Franck Leroy, un capitaine dans la tempête ?

Notons donc, par ordre d’entrée en scène Frédéric Fabre, pour le RN et apparentés, avant de tendre la main à la droite républicaine et s’adressant au Président Leroy : « Après la censure du Gouvernement qui ne saurait tarder, votre tour viendra… Il faut libérer la Région de la soumission nationale… Le Grand Est présente une écologie de façade ». Pour le groupe Centristes et Territoires, Christophe Choserot se dit en colère contre la médiocrité nationale : « Ma conviction, c’est le fait local … C’est au niveau local que peuvent naître les solutions ». Avant cette conclusion emphatique à l’adresse de Franck Leroy : « C’est dans la tempête que l’on reconnaît un capitaine. Vous êtes Monsieur le Président, un capitaine ! ».
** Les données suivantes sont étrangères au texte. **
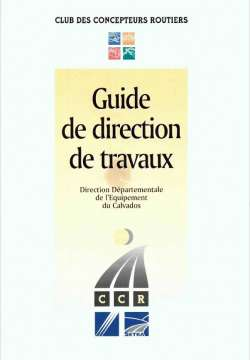 Guide de direction de travaux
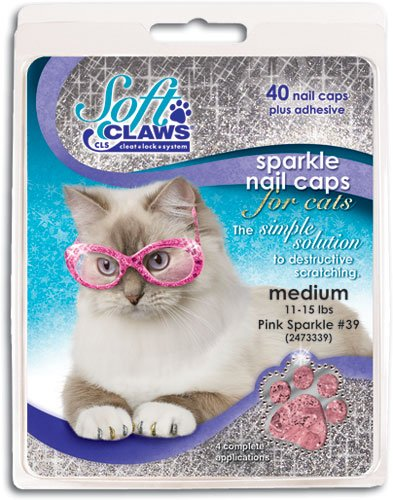 Soft Claws Feline Nail Caps - 40 Nail Caps and Adhesive for Cats (Pink Sparkle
Eliane Romani, pour les Ecologistes, lance deux alertes qui concernent les Grand Est : la santé dans une agriculture sans aucun pesticides et la survie du monde associatif, maillon essentiel de la société. « Une plénière sans odeur ni saveur », se plaint Michaël Weber, au nom de la Gauche Solidaire et Ecologiste. Ce dernier, décidément fâché poursuit : « Une politique de stop and go … Un fossé grandissant entre vos discours et la réalité ». Et rajoute, comme en écho à l’intervention de son collègue Christophe Choserot : « Je ne voudrais pas que vous deveniez un capitaine de pédalo à la place d’un vrai visionnaire pour la région Grand Est ». D’une modeste séance plénière, une dizaine de rapports et huit heures de débat, on peut retenir pour l’essentiel : le dispositif Life Adapt’Est, le bilan des achats responsables de la Région, la stratégie Fret Grand Est 2025-2030 ou encore l’avenir des infrastructures routières.

Life Adapt’Est un projet leader soutenu par l’union européenne

En 2023, la Région avait adopté une feuille de route d’adaptation aux changements climatiques afin de rendre le territoire plus résilient aux bouleversements en cours. Cette feuille de route se concrétise désormais dans le projet Life Adapt’Est soutenu par l’Union Européenne, doté de 26 M€ et étalé sur la période 2026-2034. Ce projet qui réunit des partenaires publics et privés, doit agir sur des axes comme la gestion de l’eau, l’agriculture, la forêt, les infrastructures et les bâtiments, la santé, la biodiversité et l’aménagement du territoire. Le financement global est assuré à 60% par l’UE. Il est complété par l’Etat, les agences de l’eau et la Région, laquelle participe à hauteur de 4,1 M€. Life Adapt’Est devrait exercer un levier sur l’économie régionale de l’ordre de 152 M€.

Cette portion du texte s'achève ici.